The semi-annual HSBC Global Small Business Confidence Monitor gauges the six-month outlook of SMEs (small and medium-sized enterprises) on local economic growth, capital investment plans and recruitment. This fifth edition of the survey captures the views of more than 6,000 SMEs across 20 markets in Asia, the Middle East, Europe, North America and Latin America – the largest international survey of its kind. The results were used to calculate an index ranging from 0 to 200, where 200 represents the highest confidence level, 0 represents the lowest, and 100, neutral.

The global results are fairly positive, with India leading the index scores at 132, Greater China at 121, and Canada at 116. Only France is below neutral, at 94. Emerging markets in Asia, the Middle East, Latin America and Eastern Europe are significantly more optimistic than the developed markets of the US, Canada, the UK and France, with an average index of 121 versus 106.

Miguel Barrieras, Senior Vice President and National Head of Business Banking, HSBC Bank Canada, said: “The Canadian results reflect the optimism that our small and medium-sized business clients share with us every day, and our global network is there to help turn some of the traditional barriers into paths of opportunity. Although Canada’s major trading partner continues to be the United States, it may be time for small businesses to learn more about what other markets could mean for their bottom lines.”

Reasons for doing business internationally

Canadian small businesses doing business internationally today cite sales and revenue opportunities (71%) and access to foreign markets (68%) as the top two reasons for doing so, followed by the presence of suppliers and partners in other markets (47%), lower costs (32%), following competitors (27%) and greater availability of talent (26%).

Barriers to doing business internationally

The chief barrier to doing business internationally was identified by 39 per cent of Canadian respondents as bureaucratic red tape, followed closely by lack of product demand (37%), lack of knowledge or contacts in overseas markets (35%), low profit margins (34%), high shipping and storage costs (32%), and unstable financial conditions (31%). Globally, fluctuating foreign exchange and interest rates, as well as a lack of knowledge or contacts in overseas markets, pose the greatest barriers to doing business internationally.

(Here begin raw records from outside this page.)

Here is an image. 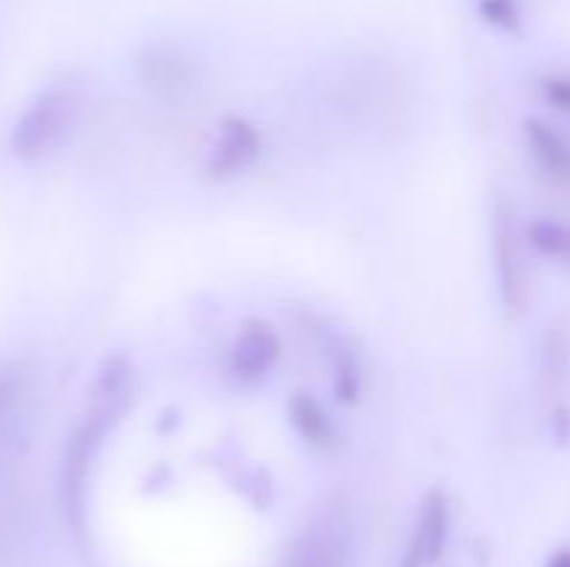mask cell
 I'll list each match as a JSON object with an SVG mask.
<instances>
[{"label": "cell", "mask_w": 570, "mask_h": 567, "mask_svg": "<svg viewBox=\"0 0 570 567\" xmlns=\"http://www.w3.org/2000/svg\"><path fill=\"white\" fill-rule=\"evenodd\" d=\"M543 89L549 103H554L557 109L570 111V78H549L543 83Z\"/></svg>", "instance_id": "13"}, {"label": "cell", "mask_w": 570, "mask_h": 567, "mask_svg": "<svg viewBox=\"0 0 570 567\" xmlns=\"http://www.w3.org/2000/svg\"><path fill=\"white\" fill-rule=\"evenodd\" d=\"M259 153V128L250 120H245V117L232 115L217 126L215 142H212L209 156H206V170H209V176L217 178V181L237 178L254 167Z\"/></svg>", "instance_id": "4"}, {"label": "cell", "mask_w": 570, "mask_h": 567, "mask_svg": "<svg viewBox=\"0 0 570 567\" xmlns=\"http://www.w3.org/2000/svg\"><path fill=\"white\" fill-rule=\"evenodd\" d=\"M189 70L187 64H184L178 56H167V59H161L159 53H154V59H150V72H148V81H154L156 87H181L184 81H187Z\"/></svg>", "instance_id": "10"}, {"label": "cell", "mask_w": 570, "mask_h": 567, "mask_svg": "<svg viewBox=\"0 0 570 567\" xmlns=\"http://www.w3.org/2000/svg\"><path fill=\"white\" fill-rule=\"evenodd\" d=\"M22 398V372L14 365H0V442L9 431Z\"/></svg>", "instance_id": "9"}, {"label": "cell", "mask_w": 570, "mask_h": 567, "mask_svg": "<svg viewBox=\"0 0 570 567\" xmlns=\"http://www.w3.org/2000/svg\"><path fill=\"white\" fill-rule=\"evenodd\" d=\"M440 561V554L432 548V543L426 539V534L415 526L410 543H406L404 556H401L399 567H432Z\"/></svg>", "instance_id": "12"}, {"label": "cell", "mask_w": 570, "mask_h": 567, "mask_svg": "<svg viewBox=\"0 0 570 567\" xmlns=\"http://www.w3.org/2000/svg\"><path fill=\"white\" fill-rule=\"evenodd\" d=\"M546 567H570V548H560L549 556Z\"/></svg>", "instance_id": "14"}, {"label": "cell", "mask_w": 570, "mask_h": 567, "mask_svg": "<svg viewBox=\"0 0 570 567\" xmlns=\"http://www.w3.org/2000/svg\"><path fill=\"white\" fill-rule=\"evenodd\" d=\"M287 415L298 437L317 450H328L334 445V426L328 420L321 400L309 392H295L287 404Z\"/></svg>", "instance_id": "7"}, {"label": "cell", "mask_w": 570, "mask_h": 567, "mask_svg": "<svg viewBox=\"0 0 570 567\" xmlns=\"http://www.w3.org/2000/svg\"><path fill=\"white\" fill-rule=\"evenodd\" d=\"M479 14L490 26L501 28V31H518L521 28V9H518L515 0H482L479 3Z\"/></svg>", "instance_id": "11"}, {"label": "cell", "mask_w": 570, "mask_h": 567, "mask_svg": "<svg viewBox=\"0 0 570 567\" xmlns=\"http://www.w3.org/2000/svg\"><path fill=\"white\" fill-rule=\"evenodd\" d=\"M527 239L538 253L570 270V226L560 220H532L527 226Z\"/></svg>", "instance_id": "8"}, {"label": "cell", "mask_w": 570, "mask_h": 567, "mask_svg": "<svg viewBox=\"0 0 570 567\" xmlns=\"http://www.w3.org/2000/svg\"><path fill=\"white\" fill-rule=\"evenodd\" d=\"M128 365L122 359H106L95 376L89 389L87 415L81 426L67 439L65 456H61V498L72 520H78L83 509V493H87L89 472H92L95 456L104 445L106 431L120 420L128 400Z\"/></svg>", "instance_id": "1"}, {"label": "cell", "mask_w": 570, "mask_h": 567, "mask_svg": "<svg viewBox=\"0 0 570 567\" xmlns=\"http://www.w3.org/2000/svg\"><path fill=\"white\" fill-rule=\"evenodd\" d=\"M490 237H493V261L499 292L507 311H523L529 304V267L521 245L515 211L507 198H495L490 209Z\"/></svg>", "instance_id": "3"}, {"label": "cell", "mask_w": 570, "mask_h": 567, "mask_svg": "<svg viewBox=\"0 0 570 567\" xmlns=\"http://www.w3.org/2000/svg\"><path fill=\"white\" fill-rule=\"evenodd\" d=\"M78 120V94L65 83L39 89L9 131V150L20 161H39L53 153Z\"/></svg>", "instance_id": "2"}, {"label": "cell", "mask_w": 570, "mask_h": 567, "mask_svg": "<svg viewBox=\"0 0 570 567\" xmlns=\"http://www.w3.org/2000/svg\"><path fill=\"white\" fill-rule=\"evenodd\" d=\"M523 133H527L529 150H532L534 161L543 170V176L549 181H554L557 187H570V142L557 131L549 122L532 120L523 122Z\"/></svg>", "instance_id": "6"}, {"label": "cell", "mask_w": 570, "mask_h": 567, "mask_svg": "<svg viewBox=\"0 0 570 567\" xmlns=\"http://www.w3.org/2000/svg\"><path fill=\"white\" fill-rule=\"evenodd\" d=\"M278 359H282V337L273 328V322L259 320V317L243 322V328L234 337L232 354H228L234 376L239 381H259L276 367Z\"/></svg>", "instance_id": "5"}]
</instances>
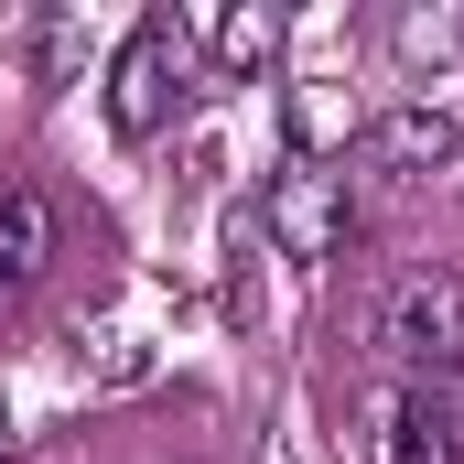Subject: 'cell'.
Masks as SVG:
<instances>
[{
    "label": "cell",
    "mask_w": 464,
    "mask_h": 464,
    "mask_svg": "<svg viewBox=\"0 0 464 464\" xmlns=\"http://www.w3.org/2000/svg\"><path fill=\"white\" fill-rule=\"evenodd\" d=\"M54 259V206L33 184H0V281H33Z\"/></svg>",
    "instance_id": "obj_7"
},
{
    "label": "cell",
    "mask_w": 464,
    "mask_h": 464,
    "mask_svg": "<svg viewBox=\"0 0 464 464\" xmlns=\"http://www.w3.org/2000/svg\"><path fill=\"white\" fill-rule=\"evenodd\" d=\"M454 151H464V130H454V109H432V98L367 119V162H378V173H411V184H421V173H443Z\"/></svg>",
    "instance_id": "obj_5"
},
{
    "label": "cell",
    "mask_w": 464,
    "mask_h": 464,
    "mask_svg": "<svg viewBox=\"0 0 464 464\" xmlns=\"http://www.w3.org/2000/svg\"><path fill=\"white\" fill-rule=\"evenodd\" d=\"M173 98H184V54H173L162 22H140V33L109 54V119H119V140H151V130L173 119Z\"/></svg>",
    "instance_id": "obj_3"
},
{
    "label": "cell",
    "mask_w": 464,
    "mask_h": 464,
    "mask_svg": "<svg viewBox=\"0 0 464 464\" xmlns=\"http://www.w3.org/2000/svg\"><path fill=\"white\" fill-rule=\"evenodd\" d=\"M11 443H22V432H11V411H0V464H11Z\"/></svg>",
    "instance_id": "obj_10"
},
{
    "label": "cell",
    "mask_w": 464,
    "mask_h": 464,
    "mask_svg": "<svg viewBox=\"0 0 464 464\" xmlns=\"http://www.w3.org/2000/svg\"><path fill=\"white\" fill-rule=\"evenodd\" d=\"M0 292H11V281H0Z\"/></svg>",
    "instance_id": "obj_11"
},
{
    "label": "cell",
    "mask_w": 464,
    "mask_h": 464,
    "mask_svg": "<svg viewBox=\"0 0 464 464\" xmlns=\"http://www.w3.org/2000/svg\"><path fill=\"white\" fill-rule=\"evenodd\" d=\"M400 54H411V65H454L464 54V11H411V22H400Z\"/></svg>",
    "instance_id": "obj_9"
},
{
    "label": "cell",
    "mask_w": 464,
    "mask_h": 464,
    "mask_svg": "<svg viewBox=\"0 0 464 464\" xmlns=\"http://www.w3.org/2000/svg\"><path fill=\"white\" fill-rule=\"evenodd\" d=\"M378 346H389V367H411V378H432V367L464 356V281L443 259H411L378 292Z\"/></svg>",
    "instance_id": "obj_1"
},
{
    "label": "cell",
    "mask_w": 464,
    "mask_h": 464,
    "mask_svg": "<svg viewBox=\"0 0 464 464\" xmlns=\"http://www.w3.org/2000/svg\"><path fill=\"white\" fill-rule=\"evenodd\" d=\"M195 33L217 44V65H227V76H270V65H281V44H292V22H281L270 0H227V11H195Z\"/></svg>",
    "instance_id": "obj_6"
},
{
    "label": "cell",
    "mask_w": 464,
    "mask_h": 464,
    "mask_svg": "<svg viewBox=\"0 0 464 464\" xmlns=\"http://www.w3.org/2000/svg\"><path fill=\"white\" fill-rule=\"evenodd\" d=\"M367 454L378 464H464V443H454V421H443V400L378 389V400H367Z\"/></svg>",
    "instance_id": "obj_4"
},
{
    "label": "cell",
    "mask_w": 464,
    "mask_h": 464,
    "mask_svg": "<svg viewBox=\"0 0 464 464\" xmlns=\"http://www.w3.org/2000/svg\"><path fill=\"white\" fill-rule=\"evenodd\" d=\"M259 227H270V248L281 259H335L346 248V227H356V206H346V173H324V162H292L270 195H259Z\"/></svg>",
    "instance_id": "obj_2"
},
{
    "label": "cell",
    "mask_w": 464,
    "mask_h": 464,
    "mask_svg": "<svg viewBox=\"0 0 464 464\" xmlns=\"http://www.w3.org/2000/svg\"><path fill=\"white\" fill-rule=\"evenodd\" d=\"M292 130H303V162H314L324 140L356 130V98H335V87H292Z\"/></svg>",
    "instance_id": "obj_8"
}]
</instances>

More SMEs outside of North America choosing to become international

For the first time, the HSBC Small Business Confidence Monitor asked SMEs about the extent of their cross-border trade and other international business, such as overseas operations. In Canada, nearly 20 per cent of respondents say they do business internationally, as compared to 31 per cent of SMEs across all 20 markets surveyed.

Outlook on local economic growth

In terms of economic growth, 59 per cent of Canadian SMEs expect local GDP growth to maintain the same pace in the next six months. While 11 per cent expect growth to slow, nearly three times as many, or 29 per cent, expect the pace to increase.

Outlook on capital expenditure

Fifty-nine per cent of Canadian SMEs indicated that their plans for investing in their own businesses through capital expenditures have not changed. Where just under half, or 27 per cent, would slightly or significantly increase their capital expenditures, only 15 per cent would decrease capital expenditures slightly or significantly.

Outlook on recruitment plans

Three-quarters of Canadian SMEs, the bulk of whom (80%) employ no more than ten employees, foresee their hiring plans to remain unchanged in the coming six months. Encouragingly, 22% of respondents plan to increase staff in the next six months and the number planning to reduce staff sits at a low, four per cent.